Not the fish that you eat, but an aquarium. Close to where I was staying was a really nice aquarium. It was new, had none of the traditional musty smell I associate with leaky aquarium tanks and had some amazing features. We are a water loving family and have always enjoyed aquariums. My husband actually used to be the scuba guy cleaning the tank during college. I enjoyed my tour and the time I spent between the end of my meetings and my flight at the aquarium, but I was more than a little melancholy that I couldn’t share it with all four of my boys (this includes the husband). I knew they would have been so much more enthusiastic about it. I would have enjoyed their giddy excitement as they walked through the underground tunnel. I guess that means I actually do love the buggers, even when they pee all over the toilet seat.

Whine No More: Is there a spray for that?

Recently, and I don’t know if it is because the kiddos are tired or if the moon is full or they haven’t eaten enough bran in their diet, but my kids have become excessively whiny. We have a full day, starting at 6am and ending about 7:30pm. I like to say my boys are typically 85% good, which is excellent really. (They are rough and tumble boys!)
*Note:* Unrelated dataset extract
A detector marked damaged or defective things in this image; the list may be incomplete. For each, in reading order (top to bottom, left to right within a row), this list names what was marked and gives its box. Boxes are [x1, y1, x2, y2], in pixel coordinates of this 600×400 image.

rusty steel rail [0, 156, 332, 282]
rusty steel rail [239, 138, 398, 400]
But lately, Archie especially, has been excessively whiny. I tell him to put the forks on the table, because it is his job this week, and he up and tells me “No, I don’t want to do it”. I clarify and say it is a “tell”, not an “ask”. At that point, it’s puddle, meltdown city. So, I send him to his room, which he hates.

Is this a phase? Is this lashing out because he misses his dad who now travels for work? Is it because he is tired? Because we are ALL tired. Im tired from working long hours and trying to keep up with housework. He is tired from being a boy in school and daycare. Regardless, there is no excuse for trying to trip his friends at school or push them either. (Another problem we are working on.)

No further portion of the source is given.